The signing ceremony was held at USDA headquarters in Washington, D.C., where Agriculture Secretary Tom Vilsack attended.
“The U.S.-China trade relationship continues to flourish, thanks in large part to agriculture,” said Vilsack. “U.S. farm exports to China have grown nearly tenfold over the past decade, from $1.5 billion in fiscal year 2000 to $15 billion in 2010. With each $1 billion in exports supporting 8,000 jobs, that $15 billion supports nearly 120,000 U.S. jobs.
“Last year, China became the second largest export market for U.S. agriculture overall and remained the largest market for U.S. soybeans, with 2010 sales of $9 billion.
“China will continue to be a key trading partner as agriculture contributes to President Obama’s goal of doubling total U.S. exports over the next five years.”
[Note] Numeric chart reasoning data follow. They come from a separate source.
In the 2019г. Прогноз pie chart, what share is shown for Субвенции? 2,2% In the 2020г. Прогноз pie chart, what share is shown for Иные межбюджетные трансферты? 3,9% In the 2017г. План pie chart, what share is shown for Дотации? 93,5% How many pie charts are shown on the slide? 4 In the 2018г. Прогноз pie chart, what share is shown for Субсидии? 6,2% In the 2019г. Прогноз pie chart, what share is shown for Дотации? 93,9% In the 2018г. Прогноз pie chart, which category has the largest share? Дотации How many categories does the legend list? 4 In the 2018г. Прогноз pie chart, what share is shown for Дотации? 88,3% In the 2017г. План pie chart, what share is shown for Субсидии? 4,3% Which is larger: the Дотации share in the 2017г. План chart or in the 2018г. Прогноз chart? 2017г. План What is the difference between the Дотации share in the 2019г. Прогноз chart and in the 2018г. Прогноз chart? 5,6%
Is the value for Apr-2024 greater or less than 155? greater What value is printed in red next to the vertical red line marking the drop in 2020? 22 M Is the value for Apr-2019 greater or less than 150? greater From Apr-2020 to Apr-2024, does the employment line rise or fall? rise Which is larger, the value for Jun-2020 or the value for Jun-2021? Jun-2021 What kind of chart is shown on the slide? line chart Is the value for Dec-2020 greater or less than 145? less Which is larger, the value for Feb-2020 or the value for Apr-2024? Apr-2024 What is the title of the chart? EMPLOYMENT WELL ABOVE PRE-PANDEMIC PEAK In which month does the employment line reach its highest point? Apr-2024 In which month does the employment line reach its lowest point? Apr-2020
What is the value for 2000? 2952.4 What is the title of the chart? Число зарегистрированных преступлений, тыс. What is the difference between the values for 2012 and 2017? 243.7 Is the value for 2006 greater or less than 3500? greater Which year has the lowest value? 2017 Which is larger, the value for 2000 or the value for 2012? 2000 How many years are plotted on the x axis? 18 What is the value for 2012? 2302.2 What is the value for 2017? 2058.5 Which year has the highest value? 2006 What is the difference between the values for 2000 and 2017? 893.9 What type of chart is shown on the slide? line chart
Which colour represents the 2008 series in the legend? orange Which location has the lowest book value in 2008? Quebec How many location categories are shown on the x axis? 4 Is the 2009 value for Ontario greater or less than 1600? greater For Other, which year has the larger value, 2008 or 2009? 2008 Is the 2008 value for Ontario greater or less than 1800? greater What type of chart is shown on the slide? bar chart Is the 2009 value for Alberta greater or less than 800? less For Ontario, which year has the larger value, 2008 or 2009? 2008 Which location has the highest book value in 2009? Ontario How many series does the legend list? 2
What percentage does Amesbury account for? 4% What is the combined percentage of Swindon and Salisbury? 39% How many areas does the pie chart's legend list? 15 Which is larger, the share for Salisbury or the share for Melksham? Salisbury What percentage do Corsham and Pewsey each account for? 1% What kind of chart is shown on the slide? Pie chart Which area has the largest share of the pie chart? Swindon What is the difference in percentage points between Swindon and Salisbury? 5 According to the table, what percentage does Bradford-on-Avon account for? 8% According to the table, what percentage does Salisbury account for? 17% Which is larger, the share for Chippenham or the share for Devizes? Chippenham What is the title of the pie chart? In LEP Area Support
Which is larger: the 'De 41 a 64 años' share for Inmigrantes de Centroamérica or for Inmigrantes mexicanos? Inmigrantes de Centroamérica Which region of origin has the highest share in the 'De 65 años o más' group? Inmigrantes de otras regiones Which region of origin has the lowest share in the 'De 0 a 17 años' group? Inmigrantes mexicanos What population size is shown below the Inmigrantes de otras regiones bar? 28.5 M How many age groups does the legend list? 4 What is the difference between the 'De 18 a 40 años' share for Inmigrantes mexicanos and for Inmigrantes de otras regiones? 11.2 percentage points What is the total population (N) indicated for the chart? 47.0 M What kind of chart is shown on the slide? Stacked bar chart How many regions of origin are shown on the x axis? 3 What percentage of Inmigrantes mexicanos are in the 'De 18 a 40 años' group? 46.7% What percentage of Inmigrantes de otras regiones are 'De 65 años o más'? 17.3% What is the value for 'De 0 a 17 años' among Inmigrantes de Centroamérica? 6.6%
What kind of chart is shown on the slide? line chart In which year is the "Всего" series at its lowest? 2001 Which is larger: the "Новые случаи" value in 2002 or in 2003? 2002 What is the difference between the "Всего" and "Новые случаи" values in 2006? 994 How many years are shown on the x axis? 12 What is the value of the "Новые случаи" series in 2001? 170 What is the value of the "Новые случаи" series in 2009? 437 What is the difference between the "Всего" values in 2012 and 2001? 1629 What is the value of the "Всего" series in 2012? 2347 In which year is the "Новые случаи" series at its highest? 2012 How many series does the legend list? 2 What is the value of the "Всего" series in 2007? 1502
Also at the signing: Alan Kemper, western Indiana farmer and First Vice-President of the American Soybean Association (ASA). Kemper – who has just returned from China and Korea for soybean quality conferences -- spoke with Delta Farm Press on Tuesday morning. Among his comments:
Can you explain a bit more about the quality conferences?
“Through the University of Minnesota, ASA conducts an annual soybean quality survey. I believe about 9,000 sample kits were sent out around the country and some 2,000 kits came back.
“Those samples are tested for quality of soybean oil and protein. Those results are released to the countries that buy soybeans from us.
“That’s what we were doing in China and Korea. We do that for the crushers and importers as well as tofu manufacturers.
“The quality of U.S. soybean this year was good and average. There were no super-bright stars and no real negatives.”
When you went over there was the deal with China already in the works?
“It was percolating before we left. The Chinese delegation actually left China and came to the United States the last day we were in their country. They traveled through Indiana and Illinois, touring farms and talking to farmers.
“So, it was in the works. But we never know exactly how much they’ll purchase at once. This time, I believe they signed a commitment for $2.8 billion worth of U.S. soybeans.”
Did the amount surprise you?
“Actually, no. We’re a good supplier and have been in China for over 30 years with our offices. They look for reliable sources for soybeans and they see us as that.
“I think this buy equates to between a fourth and third of China’s purchases for a year.
“The significance of this is that Agriculture Secretary Vilsack cleared his schedule so he could be a part of the signing ceremony. The Chinese delegation was led by the Vice-Chairman of their Commerce Department. That put the signing up another notch, or two.”
Impact for farmers here in the States?
“I can’t comment on market prices.
“But for the fifth straight year soybeans have been a record export for the United States. We’re on track for another record year.”
What about Korea?
“We sell a lot of soybeans into Korea for tofu as well as crushing. They’re a steady customer, although not nearly on the scale of China. China is trying to provide their people with more protein through livestock and aquaculture. That’s good for our soybean farmers.”